The black, starless sky lightened slowly into a navy blue and then at the bare horizontal, tiny streaks of red and orange crept upward. Yellow and pink stretch over the sky, broke into a beautiful sun rise. Echos of the brilliant colors reflected on the glass building, brightening the air. I had finally gotten close to my location. Normally a few ships were have been spotted, traveling to get an early start on their job, but this area was nearly empty, giving the neighbor a creepy feeling. The buildings were grey and blank, trying not to draw attention to them. The flashing advertisements were old or falling apart and badly needed repairs. I slowed the ship to keep the engine quiet. Suddenly my comn flashed. I saw it was the boss.

“Mirmo, what is your location?”

I told him I was only a few blocks away from the coordinates he gave me.

“Good man. There will be a gray, windowless building with nothing surrounding it. The only way is either through the ground up, or a docking bay on the north side. You have your lightsaber with you I trust?”

I affirmed that.

“I could not imagine a Jedi without one, but you never know with Skywalker. I suggest you go by the ground out and needless to say hurry. Your apprentice’s life accounts on your speed.”

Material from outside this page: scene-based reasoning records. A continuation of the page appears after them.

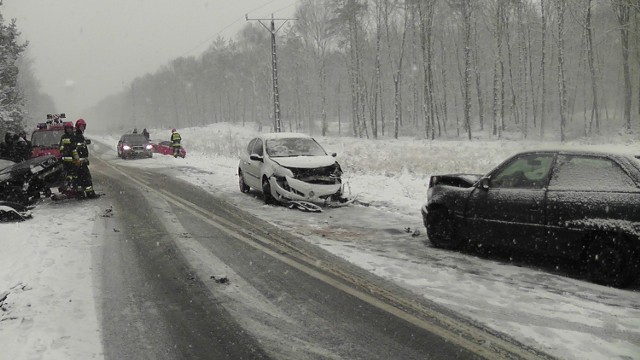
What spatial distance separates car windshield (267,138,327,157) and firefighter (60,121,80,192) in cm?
529

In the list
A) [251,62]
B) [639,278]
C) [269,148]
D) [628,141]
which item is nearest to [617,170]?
[639,278]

He did not need to say it twice. He signed off. I circled the building at a distance, trying to keep in the shadows. I stopped the ship in the shade of a dark building in view of the docking bay, wondering if I should risk a bold, fast attack. I saw no guard on the platform and wondered if this was no a trick. I spotted the door and observed it opened and a figure slipped out. The person kept in the shadows, keeping low the ground. I leaned forward, wondering who it was. The figure edged along the wall and took one step too far into the rising sun. In a second, I saw the brown, long hair of my apprentice and hurriedly put the ship into gear and flew like mad to the platform.